I am writing a regex to match email addresses. So, I am first reading the spec on what an email address looks like.
According to addr-spec
in RFC 5322, me@domain.com
is a valid email (notice the spaces at the start and end).
Proof:
For spaces on the left side, a resolution path is
addr-spec
→local-part
→dot-atom
→CFWS
→FWS
→WSP
For spaces on the right side, a resolution path is
addr-spec
→domain
→dot-atom
→CFWS
→FWS
→WSP
Why are spaces allowed? Is this intended to be a legacy consideration?
As noted in Section 3.2.3 of the linked RFC,
Semantically, the optional comments and FWS surrounding the rest of the characters are not part of the atom; the atom is only the run of atext characters in an atom, or the atext and "." characters in a dot-atom.

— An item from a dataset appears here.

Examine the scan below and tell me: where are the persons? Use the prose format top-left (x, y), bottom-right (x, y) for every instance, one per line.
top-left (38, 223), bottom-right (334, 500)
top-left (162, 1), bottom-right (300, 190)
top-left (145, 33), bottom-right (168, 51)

So the string me@domain.com
is supposed to represent the same sender/recipient as me@domain.com
.
The reason for this is in the name of FWS: it is folding white space. The lines of text making up an email message, by this RFC, should be no longer than 78 characters each and must not be longer than 998 characters each. If a logical line of an email is longer than these limits, it should/must be folded by inserting CRLF-WSP sequences at positions where FWS is allowed. That is, if you logically want to write
From: my.super.long.username.that.results.in.a.line.longer.than.78.chars@domain.net
You should fold the line. One way to do this is to use the FWS you're afforded between the local part and @
:
From: my.super.long.username.that.results.in.a.line.longer.than.78.chars
@domain.net
This RFC states that, when processing an email message, one of the first steps is to recover the logical lines by deleting those CRLF sequences that are followed by WSP. Note that the WSP is not deleted! (This would e.g. mangle a plaintext email.) Thus the folded line in this example does not exactly unfold to the original line. It is actually supposed to be interpreted as
From: my.super.long.username.that.results.in.a.line.longer.than.78.chars @domain.net
(with a space before the @
). The syntax for addr-spec then has to contain provisions for allowing and ignoring whitespace where lines may be folded.
Note that the RFC actually states that you shouldn't fold an address at the @
like this. The alternative is to use the quoted form for strings, which also lets you deal with local parts that are themselves too long to fit even on a folded line. That is, if you want to write
From: my.even.longer.username.that.results.in.even.folded.lines.being.longer.than.78.characters@domain.net
You should write something like
From:
"my.even.longer.username.that.results.in.even.folded.lines.being.longer.than
.78.characters
"@domain.net
Which will unfold to
From: "my.even.longer.username.that.results.in.even.folded.lines.being.longer.than .78.characters "@domain.net
And will be interpreted the same as the original because FWS inside a quoted string is ignored and a quoted string is semantically equivalent to an atom or dot-atom.
Note that technically, the "courtesy" whitespaces in a line like the following
From: alice@domain.net, bob@domain.net
are also part of the local parts: alice
and bob
. But, if spaces outside the addresses were the only consideration, they could be handled in the syntax without putting them in the local part.